Only one stretch of the records below should be repeated. It starts with the line containing "Тверь – 2015" and goes on through the line containing "Estamos buscando una", exactly as written.
(Extracted information Opens)
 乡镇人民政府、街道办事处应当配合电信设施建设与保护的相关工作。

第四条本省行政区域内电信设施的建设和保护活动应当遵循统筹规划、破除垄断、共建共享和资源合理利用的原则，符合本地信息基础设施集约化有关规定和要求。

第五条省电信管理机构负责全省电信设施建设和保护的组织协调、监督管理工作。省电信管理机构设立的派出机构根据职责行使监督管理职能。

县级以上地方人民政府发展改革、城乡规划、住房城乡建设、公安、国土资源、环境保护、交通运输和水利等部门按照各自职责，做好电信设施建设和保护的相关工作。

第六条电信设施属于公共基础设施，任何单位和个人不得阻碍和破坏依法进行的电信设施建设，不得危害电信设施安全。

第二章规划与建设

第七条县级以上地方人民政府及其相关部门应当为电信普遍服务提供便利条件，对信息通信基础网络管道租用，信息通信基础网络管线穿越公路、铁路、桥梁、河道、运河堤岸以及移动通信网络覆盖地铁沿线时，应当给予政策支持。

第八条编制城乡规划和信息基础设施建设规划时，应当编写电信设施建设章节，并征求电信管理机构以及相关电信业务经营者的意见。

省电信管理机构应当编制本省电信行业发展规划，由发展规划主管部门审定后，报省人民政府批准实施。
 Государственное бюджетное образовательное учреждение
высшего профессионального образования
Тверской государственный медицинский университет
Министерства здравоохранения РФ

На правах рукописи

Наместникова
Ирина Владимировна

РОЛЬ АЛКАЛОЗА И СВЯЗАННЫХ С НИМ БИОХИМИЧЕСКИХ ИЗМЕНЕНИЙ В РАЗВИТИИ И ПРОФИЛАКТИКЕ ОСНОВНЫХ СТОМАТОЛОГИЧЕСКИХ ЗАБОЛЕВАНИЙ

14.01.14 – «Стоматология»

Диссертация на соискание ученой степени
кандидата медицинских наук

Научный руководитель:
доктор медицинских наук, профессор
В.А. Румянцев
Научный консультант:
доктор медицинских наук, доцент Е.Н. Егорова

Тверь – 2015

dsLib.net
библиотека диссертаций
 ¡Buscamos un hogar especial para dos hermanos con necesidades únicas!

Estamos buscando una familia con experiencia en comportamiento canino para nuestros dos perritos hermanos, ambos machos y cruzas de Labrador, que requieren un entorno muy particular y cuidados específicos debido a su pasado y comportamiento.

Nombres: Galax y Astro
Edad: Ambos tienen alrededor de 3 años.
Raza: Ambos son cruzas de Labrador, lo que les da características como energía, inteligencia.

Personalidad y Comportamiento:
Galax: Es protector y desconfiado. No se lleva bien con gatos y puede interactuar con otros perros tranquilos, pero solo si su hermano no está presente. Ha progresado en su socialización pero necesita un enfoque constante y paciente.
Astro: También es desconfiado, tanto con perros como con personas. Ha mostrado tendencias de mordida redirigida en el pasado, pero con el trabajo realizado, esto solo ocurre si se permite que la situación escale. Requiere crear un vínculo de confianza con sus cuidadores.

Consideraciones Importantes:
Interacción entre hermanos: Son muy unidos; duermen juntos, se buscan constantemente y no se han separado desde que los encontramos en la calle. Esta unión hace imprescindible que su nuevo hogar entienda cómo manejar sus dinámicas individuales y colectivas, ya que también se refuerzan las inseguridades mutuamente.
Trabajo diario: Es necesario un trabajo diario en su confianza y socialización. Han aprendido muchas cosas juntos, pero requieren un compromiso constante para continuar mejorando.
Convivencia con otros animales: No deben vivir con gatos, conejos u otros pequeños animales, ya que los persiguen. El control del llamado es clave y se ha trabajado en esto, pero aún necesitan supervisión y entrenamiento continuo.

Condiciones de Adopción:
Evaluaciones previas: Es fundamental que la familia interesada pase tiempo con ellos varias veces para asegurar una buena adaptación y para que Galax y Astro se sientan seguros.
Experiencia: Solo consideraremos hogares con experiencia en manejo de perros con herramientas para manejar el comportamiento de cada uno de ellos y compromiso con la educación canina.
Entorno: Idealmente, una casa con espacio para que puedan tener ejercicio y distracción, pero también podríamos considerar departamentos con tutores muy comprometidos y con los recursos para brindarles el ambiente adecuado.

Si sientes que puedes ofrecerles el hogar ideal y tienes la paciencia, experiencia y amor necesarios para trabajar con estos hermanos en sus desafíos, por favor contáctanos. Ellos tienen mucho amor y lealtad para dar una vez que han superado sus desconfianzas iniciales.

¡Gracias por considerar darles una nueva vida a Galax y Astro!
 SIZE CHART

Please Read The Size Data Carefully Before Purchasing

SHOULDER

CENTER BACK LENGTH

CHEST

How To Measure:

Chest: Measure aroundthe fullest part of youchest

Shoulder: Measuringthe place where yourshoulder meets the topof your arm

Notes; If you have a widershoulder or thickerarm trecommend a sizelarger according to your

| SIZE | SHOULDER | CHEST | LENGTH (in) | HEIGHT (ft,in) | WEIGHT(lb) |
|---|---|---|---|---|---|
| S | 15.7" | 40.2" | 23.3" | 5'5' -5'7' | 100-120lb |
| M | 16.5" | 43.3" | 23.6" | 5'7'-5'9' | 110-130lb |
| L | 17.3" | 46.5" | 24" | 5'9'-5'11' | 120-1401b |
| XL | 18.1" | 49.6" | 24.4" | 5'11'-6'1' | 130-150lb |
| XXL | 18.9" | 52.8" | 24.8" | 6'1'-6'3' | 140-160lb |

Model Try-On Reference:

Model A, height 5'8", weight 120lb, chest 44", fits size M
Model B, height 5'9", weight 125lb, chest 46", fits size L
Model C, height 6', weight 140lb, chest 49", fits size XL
(Extracted information Closes)
Answer below →
Тверь – 2015

dsLib.net
библиотека диссертаций
 ¡Buscamos un hogar especial para dos hermanos con necesidades únicas!

Estamos buscando una familia con experiencia en comportamiento canino para nuestros dos perritos hermanos, ambos machos y cruzas de Labrador, que requieren un entorno muy particular y cuidados específicos debido a su pasado y comportamiento.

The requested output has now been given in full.